### Prompt
Rewrite the part of the material that opens with the line containing "From the vantage" and closes with the line containing "Answer: pixel 306", replacing "Sequence" with "Arrange" and keeping everything else the same.

════════

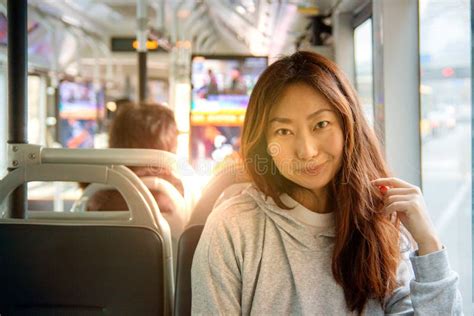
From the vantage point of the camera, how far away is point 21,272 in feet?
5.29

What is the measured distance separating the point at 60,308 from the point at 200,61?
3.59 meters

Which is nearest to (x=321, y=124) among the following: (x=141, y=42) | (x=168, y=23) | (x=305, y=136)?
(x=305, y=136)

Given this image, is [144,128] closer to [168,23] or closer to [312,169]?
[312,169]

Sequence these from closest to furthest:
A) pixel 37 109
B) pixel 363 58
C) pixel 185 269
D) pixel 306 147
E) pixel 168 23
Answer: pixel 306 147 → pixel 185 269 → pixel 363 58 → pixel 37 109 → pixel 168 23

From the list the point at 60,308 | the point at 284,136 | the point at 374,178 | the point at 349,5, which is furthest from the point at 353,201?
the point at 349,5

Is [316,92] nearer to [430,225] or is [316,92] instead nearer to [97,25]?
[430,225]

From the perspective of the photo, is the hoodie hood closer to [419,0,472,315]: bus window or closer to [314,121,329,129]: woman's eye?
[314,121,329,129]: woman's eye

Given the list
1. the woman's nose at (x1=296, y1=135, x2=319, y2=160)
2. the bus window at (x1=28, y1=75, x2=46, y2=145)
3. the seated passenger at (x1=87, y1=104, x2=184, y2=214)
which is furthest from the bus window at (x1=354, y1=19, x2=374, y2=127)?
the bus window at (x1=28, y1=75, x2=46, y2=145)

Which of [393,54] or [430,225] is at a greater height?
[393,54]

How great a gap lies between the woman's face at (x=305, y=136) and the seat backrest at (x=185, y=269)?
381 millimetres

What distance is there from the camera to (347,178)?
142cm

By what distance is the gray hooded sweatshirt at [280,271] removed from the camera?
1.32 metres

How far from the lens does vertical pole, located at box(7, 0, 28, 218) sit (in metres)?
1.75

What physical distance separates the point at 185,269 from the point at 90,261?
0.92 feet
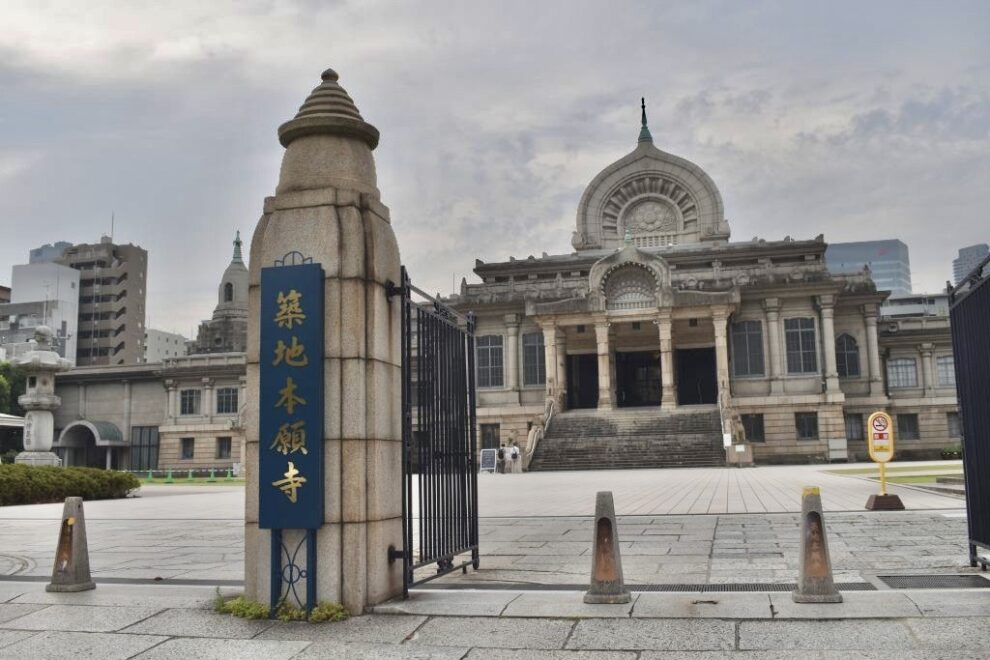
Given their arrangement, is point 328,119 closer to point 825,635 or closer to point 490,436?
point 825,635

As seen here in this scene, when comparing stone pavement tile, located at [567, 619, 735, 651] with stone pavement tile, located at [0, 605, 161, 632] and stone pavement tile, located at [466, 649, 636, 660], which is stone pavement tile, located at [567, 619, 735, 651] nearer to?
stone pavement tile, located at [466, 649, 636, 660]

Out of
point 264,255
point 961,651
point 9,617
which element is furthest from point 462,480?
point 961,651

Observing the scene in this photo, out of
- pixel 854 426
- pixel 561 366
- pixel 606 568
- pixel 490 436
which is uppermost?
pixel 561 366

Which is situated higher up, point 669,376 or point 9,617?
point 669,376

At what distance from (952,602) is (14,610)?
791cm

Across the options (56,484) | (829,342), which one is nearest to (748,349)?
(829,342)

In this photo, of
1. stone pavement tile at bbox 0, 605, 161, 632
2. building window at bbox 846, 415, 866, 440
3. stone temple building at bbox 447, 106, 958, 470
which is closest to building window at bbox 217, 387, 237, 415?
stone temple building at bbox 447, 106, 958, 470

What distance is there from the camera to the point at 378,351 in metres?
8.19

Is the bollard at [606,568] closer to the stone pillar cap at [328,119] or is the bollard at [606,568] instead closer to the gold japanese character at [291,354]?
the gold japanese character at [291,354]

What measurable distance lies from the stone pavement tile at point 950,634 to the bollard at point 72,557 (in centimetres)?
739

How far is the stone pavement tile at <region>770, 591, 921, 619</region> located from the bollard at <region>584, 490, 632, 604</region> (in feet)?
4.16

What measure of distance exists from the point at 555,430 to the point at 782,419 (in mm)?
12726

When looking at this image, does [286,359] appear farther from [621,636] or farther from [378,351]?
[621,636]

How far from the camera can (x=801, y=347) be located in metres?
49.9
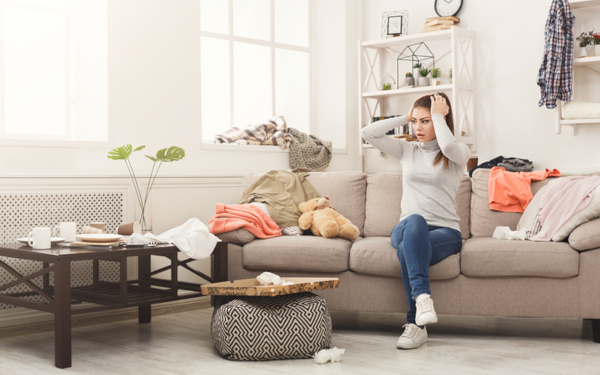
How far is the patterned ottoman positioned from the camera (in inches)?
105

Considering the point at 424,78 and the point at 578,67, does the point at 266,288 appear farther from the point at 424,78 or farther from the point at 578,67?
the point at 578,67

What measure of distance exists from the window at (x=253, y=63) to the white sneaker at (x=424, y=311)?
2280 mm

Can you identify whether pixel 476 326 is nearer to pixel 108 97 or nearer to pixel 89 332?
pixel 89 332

════════

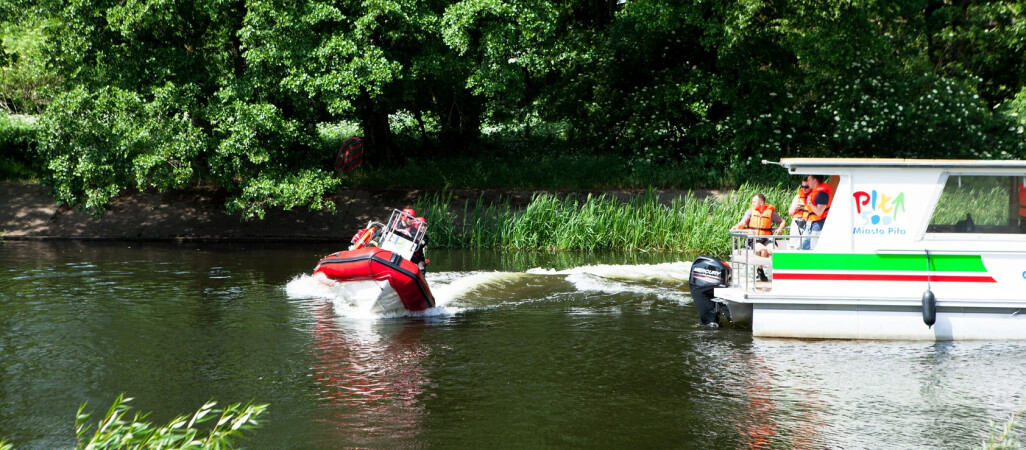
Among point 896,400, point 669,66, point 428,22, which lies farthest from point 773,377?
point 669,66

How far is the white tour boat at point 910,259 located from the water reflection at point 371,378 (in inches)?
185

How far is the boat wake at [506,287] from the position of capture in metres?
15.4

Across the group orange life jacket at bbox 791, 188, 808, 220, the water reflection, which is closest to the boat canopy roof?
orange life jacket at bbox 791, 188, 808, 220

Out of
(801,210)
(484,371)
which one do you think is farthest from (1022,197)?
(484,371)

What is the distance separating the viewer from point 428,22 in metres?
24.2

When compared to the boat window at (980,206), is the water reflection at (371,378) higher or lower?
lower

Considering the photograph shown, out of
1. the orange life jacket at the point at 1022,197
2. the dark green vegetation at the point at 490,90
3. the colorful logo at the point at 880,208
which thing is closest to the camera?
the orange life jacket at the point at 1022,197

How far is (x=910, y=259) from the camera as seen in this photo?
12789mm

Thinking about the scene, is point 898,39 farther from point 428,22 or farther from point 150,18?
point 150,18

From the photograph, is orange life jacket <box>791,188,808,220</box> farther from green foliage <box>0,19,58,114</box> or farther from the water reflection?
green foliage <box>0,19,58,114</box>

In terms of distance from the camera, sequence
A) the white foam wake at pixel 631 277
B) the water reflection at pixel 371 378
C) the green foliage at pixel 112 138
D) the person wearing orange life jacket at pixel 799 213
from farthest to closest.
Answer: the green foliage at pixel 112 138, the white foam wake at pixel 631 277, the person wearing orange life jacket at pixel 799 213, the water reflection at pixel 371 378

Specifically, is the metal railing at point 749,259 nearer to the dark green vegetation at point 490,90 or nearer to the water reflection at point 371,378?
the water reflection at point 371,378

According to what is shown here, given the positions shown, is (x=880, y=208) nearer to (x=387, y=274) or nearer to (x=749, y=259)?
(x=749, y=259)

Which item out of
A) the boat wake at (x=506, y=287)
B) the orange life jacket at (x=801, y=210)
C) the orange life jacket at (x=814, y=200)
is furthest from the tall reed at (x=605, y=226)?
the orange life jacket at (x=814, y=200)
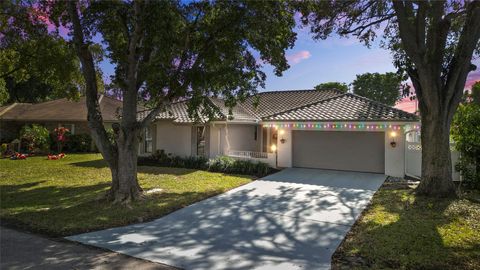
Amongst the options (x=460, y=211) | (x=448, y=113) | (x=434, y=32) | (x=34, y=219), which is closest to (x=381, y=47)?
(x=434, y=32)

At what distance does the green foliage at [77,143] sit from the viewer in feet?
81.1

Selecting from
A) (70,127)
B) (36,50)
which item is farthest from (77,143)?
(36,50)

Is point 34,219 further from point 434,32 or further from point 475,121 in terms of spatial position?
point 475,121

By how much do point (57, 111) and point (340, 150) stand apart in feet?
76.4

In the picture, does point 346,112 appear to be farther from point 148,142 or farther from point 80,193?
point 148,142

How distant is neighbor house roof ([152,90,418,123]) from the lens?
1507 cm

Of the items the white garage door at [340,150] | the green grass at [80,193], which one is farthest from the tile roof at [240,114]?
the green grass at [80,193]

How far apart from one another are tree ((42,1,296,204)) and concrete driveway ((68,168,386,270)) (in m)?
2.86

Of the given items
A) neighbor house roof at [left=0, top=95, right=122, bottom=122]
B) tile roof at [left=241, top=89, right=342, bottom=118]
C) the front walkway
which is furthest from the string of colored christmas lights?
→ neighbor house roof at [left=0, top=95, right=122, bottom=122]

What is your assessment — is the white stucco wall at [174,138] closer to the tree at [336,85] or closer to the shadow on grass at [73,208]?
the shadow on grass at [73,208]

════════

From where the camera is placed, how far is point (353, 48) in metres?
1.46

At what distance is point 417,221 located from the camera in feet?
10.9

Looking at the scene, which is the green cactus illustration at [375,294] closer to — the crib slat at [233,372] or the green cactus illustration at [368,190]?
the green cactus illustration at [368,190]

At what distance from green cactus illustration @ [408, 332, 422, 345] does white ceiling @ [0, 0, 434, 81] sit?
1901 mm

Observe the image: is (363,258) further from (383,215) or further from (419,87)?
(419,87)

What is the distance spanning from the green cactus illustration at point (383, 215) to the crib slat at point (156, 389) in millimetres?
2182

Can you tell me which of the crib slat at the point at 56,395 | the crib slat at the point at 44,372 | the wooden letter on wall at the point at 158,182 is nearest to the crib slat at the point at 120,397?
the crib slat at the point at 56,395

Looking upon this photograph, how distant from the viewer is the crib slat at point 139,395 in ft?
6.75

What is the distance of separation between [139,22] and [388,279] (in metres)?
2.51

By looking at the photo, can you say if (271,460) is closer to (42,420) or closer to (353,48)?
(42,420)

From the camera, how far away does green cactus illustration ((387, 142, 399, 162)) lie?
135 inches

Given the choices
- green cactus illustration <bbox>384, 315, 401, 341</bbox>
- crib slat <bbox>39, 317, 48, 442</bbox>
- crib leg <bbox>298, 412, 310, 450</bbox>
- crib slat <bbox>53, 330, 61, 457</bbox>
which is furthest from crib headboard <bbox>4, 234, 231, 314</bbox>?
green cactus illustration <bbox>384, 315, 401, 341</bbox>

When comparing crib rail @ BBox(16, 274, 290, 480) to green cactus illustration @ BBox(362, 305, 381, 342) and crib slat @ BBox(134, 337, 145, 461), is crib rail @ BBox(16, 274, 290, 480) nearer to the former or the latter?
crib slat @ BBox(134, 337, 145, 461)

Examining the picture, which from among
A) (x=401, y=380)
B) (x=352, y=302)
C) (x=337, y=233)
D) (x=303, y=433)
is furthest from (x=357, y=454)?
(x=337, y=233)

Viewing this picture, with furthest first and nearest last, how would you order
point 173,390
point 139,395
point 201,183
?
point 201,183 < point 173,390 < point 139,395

════════

### Reply
From the vantage point of the camera, how far away is point 21,272 in feet?
5.29

What is the measured distance separating the point at 60,308 from the point at 200,61?
3.59 meters

Which is nearest to (x=321, y=124) among the following: (x=141, y=42) | (x=168, y=23) | (x=305, y=136)?
(x=305, y=136)

Given this image, is [144,128] closer to [168,23] or closer to [312,169]?
[312,169]

Arrange these from closest to furthest:
A) pixel 37 109
B) pixel 363 58
C) pixel 185 269
D) pixel 306 147
E) pixel 168 23
Answer: pixel 306 147 → pixel 185 269 → pixel 363 58 → pixel 37 109 → pixel 168 23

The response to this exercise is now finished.